* **Texte à étudier**:
────────

CIUSSS de l’Estrie – Centre Hosp. Univ. de Sherbrooke cas #1019
Je suis infirmière depuis 17 ans. Toujours en milieu de soins de critiques, à l’urgence depuis 8 ans dans différents hôpitaux et depuis 3 dans, à l’urgence de mon « petit » hôpital. Jamais je ne me suis sentie aussi démunie que cet été.
Il s’est installé une fatigue physique et psychologique: j’ai peur pour moi, je me sens fragile. J’ai peur de tomber au combat, et que ça prenne des mois pour m’en remettre. Mon conjoint et mes amis ne me reconnaissent pas: moi qui est toujours à 100 000 à l’heure dans tout, toujours partante pour faire plein d’activités et bouger. Pas cet été. Même les loisirs ou propositions d’activités me pesaient: j’étais si fatiguée, encore quelque chose à « devoir faire ».

────────

[Données enregistrées]
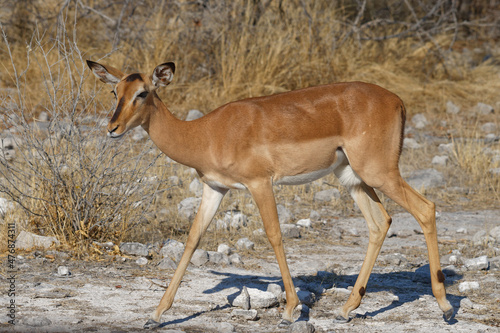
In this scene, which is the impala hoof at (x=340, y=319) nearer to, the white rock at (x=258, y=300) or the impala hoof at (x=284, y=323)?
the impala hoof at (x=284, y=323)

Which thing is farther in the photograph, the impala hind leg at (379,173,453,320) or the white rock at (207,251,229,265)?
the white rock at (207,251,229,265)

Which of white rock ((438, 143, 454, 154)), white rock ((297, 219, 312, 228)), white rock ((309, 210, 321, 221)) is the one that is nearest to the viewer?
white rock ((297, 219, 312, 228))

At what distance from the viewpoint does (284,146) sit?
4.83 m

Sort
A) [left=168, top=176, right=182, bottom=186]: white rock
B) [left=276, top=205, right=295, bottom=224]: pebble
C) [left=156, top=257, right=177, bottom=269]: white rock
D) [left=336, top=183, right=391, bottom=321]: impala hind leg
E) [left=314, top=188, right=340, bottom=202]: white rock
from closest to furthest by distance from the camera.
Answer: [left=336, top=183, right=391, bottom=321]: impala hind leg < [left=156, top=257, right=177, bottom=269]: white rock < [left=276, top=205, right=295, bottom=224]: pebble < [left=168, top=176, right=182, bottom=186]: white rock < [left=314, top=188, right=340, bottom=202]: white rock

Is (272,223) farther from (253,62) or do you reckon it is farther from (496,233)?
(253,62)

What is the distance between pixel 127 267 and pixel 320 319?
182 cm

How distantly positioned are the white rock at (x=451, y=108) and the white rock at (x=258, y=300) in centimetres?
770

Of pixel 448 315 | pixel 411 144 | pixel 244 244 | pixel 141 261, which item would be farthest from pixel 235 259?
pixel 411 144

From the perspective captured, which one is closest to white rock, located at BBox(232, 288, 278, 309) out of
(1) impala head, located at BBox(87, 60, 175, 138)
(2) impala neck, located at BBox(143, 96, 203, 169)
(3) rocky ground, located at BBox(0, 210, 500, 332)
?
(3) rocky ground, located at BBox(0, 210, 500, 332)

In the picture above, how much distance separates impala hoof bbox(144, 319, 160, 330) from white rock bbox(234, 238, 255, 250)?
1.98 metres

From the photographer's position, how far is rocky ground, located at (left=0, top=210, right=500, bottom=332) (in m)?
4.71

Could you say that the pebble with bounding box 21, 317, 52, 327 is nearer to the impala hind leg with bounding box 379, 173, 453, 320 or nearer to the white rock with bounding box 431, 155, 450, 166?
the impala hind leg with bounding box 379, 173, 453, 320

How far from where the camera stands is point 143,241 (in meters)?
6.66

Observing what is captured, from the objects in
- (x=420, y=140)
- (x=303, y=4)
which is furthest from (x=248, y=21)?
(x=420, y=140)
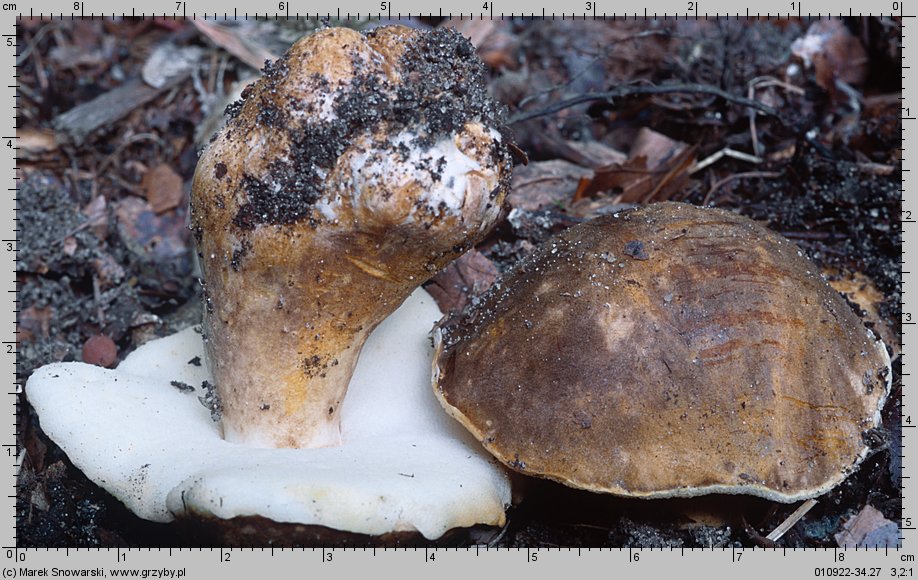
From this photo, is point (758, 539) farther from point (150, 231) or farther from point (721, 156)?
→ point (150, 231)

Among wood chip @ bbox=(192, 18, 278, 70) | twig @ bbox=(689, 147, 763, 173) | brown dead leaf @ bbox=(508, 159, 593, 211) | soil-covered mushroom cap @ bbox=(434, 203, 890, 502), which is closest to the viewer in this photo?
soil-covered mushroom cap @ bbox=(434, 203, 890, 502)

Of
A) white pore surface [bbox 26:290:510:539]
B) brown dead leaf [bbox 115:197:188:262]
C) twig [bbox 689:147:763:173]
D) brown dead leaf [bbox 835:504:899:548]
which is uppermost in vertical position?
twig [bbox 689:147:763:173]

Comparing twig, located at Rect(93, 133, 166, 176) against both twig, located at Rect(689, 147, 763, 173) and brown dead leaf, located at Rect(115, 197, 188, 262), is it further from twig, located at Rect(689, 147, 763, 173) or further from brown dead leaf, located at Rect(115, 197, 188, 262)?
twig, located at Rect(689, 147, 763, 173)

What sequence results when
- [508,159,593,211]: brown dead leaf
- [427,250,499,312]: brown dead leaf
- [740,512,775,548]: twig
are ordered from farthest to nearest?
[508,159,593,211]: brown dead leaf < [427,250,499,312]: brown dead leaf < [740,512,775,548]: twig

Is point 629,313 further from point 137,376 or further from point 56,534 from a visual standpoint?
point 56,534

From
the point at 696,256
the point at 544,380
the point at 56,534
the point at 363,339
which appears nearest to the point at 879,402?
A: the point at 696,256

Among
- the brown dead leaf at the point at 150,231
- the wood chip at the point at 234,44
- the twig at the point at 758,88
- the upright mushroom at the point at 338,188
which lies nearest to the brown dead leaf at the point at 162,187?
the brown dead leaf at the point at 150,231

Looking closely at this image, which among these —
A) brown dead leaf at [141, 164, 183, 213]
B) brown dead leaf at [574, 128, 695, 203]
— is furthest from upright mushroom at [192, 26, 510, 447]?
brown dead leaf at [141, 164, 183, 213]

────────

* **Votre consigne**:
Répondez à ces questions sur le témoignage ci-dessus.
1. Depuis combien d'années la personne qui témoigne est-elle infirmière ?
2. Depuis combien d'années travaille-t-elle à l'urgence dans différents hôpitaux ?
3. Qui ne la reconnaît pas cet été ?

* **Corrigé**:
1. Depuis 17 ans.
2. Depuis 8 ans.
3. Son conjoint et ses amis.